I’m not making this up.  She was shocked to be fired.

The other indicators are not good.  Paul “the Internet will be as important as the fax machine” Krugman put out a graph just recently on Twitter®:

What’s up with Paul Krugman?  Not his I.Q.

This is the single dumbest take I’ve seen since Custer said, “C’mon, man, how many Indians can there be?  We don’t need those cannons.”

Krugman has artfully taken out the things that people have to buy from his super-good news.

  • Food,
  • Energy,
  • Shelter, and
  • Used Cars

This is a fantastic analysis for people who don’t eat, are immune to freezing, live outside, and don’t need to go anywhere or buy gas to go anywhere.  It’s like asking Jackie, “Besides the car ride, how was your trip to Dallas?”

Why are prices of other stuff going down?  Because people aren’t buying them because they have to buy food, energy, shelter, and used cars.

Duh.

And he kneaded that!

Behaviors are changing.  Frivolous purchases are being limited.  The recession indicators are significant from things like yield curve inversion, Modified Mannarino Market Risk Indicator (LINK) and the banks closing down entire units.

But thankfully Paul Krugman says it’s all going to be spiffy.

And, it will be.  All of those cubic meters of people will end up doing something more important than making PowerPoints® and attending twenty-seven meetings about what shade of aqua and how many pixels to make the Google® doodle.  Let’s face it – about 70% of Google® employees could be axed tomorrow and nothing would change.  How do I know that?

That’s what Musk did with Twitter®.  Most of the folks Musk fired added no value, and the ones he kept were elated to finally be able to do something of value for the company.  The folks that were fired will certainly find jobs in the food service industry, become moms, or just sit on the couch at their Dad’s house curled up in a fetal ball of PTSD.  I for one am happy, because we need better waitresses.

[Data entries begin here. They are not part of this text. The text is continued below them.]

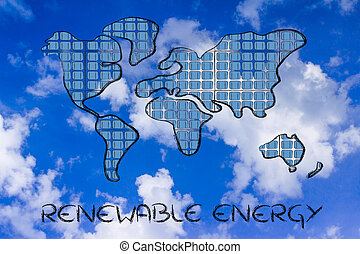 world map covered in solar panels - renewable energy: the...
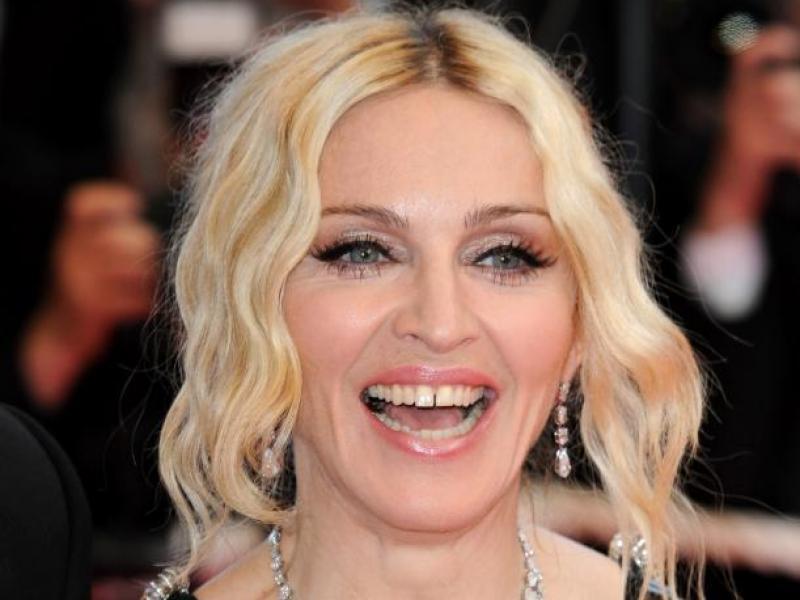 Którą Madonnę wolisz
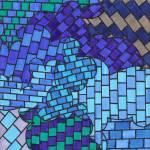 """""""Blue"""" by Jessicar7501"""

From the Tiktok® videos, it certainly looks like they know how to serve food.

I searched “Lost Medieval Servant Boy” but got, “This Page cannot be found.”

Some of the destruction that comes from a recession is good.  It’s a reset, and it clears away silliness.  The danger, of course, is the destruction that comes from a runaway recession.  Small recessions clean.  Large recessions/depressions?  They can cleanse nations.  Look what happened in the 1920s and 1930s around the world – entire governments were replaced.

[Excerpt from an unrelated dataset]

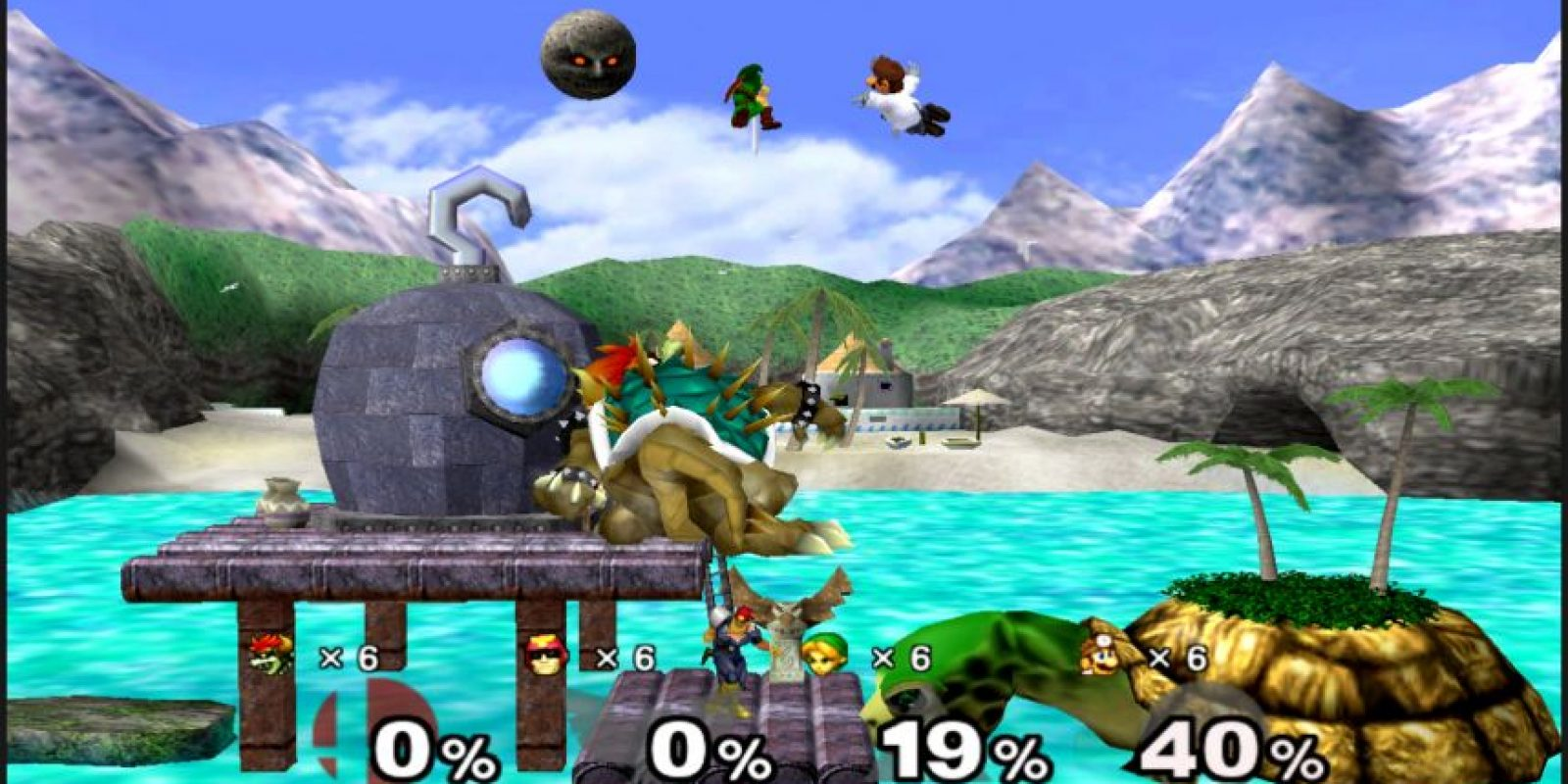 """Super Smash Bros. Melee"" para Game Cube Foto: Nintendo"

Thankfully, I hear AT&T® is hiring.  Night shift or day shift?

Both, please.

Author: John

Nobel-Prize Winning, MacArthur Genius Grant Near Recipient writing to you regularly about Fitness, Wealth, and Wisdom - How to be happy and how to be healthy. Oh, and rich.

36 thoughts on “The Shape Of Things To Come”

  1. A remake of Airport with the FAA’s brown diversity golems!
    The air traffic controllers say…welcome to Costco I love you over and over.
    How’s that for bad LSD trip potential.
    The first two Led Zeppelin albums cure bad trips.
    Prices are down at the Sack-N-Save just in time for the Big Brandon Layoffs but the No Fans Left league is going country strong for the Stupor Bowl.
    All comrades of the unity hive be not alarmed, Beijing Big Guy gets his cut no matter what.
    They tell tech workers to use names like John or Mike but you can’t hide the accent.
    Will the replacements be so nice when they are majority now that the borg has assigned altruistic traits to all races?
    I picked a good week to start sniffing glue.

  2. The thing about those tens of thousands of tech “workers” that were laid off is that none of them actually did any actual work but the bigger issue is that our job force nationally is full of people who don’t actually do any real work at all. Their jobs have no meaning and no purpose at all and yet they shuffle off to them (or stay at home in their jammies) and perform a series of meaningless tasks. The real question is why…

    1. One: bigger employee headcount means bigger budget and the manager over them becomes more important. What is being counted is not salable productive output, but rather looking busy, just like government.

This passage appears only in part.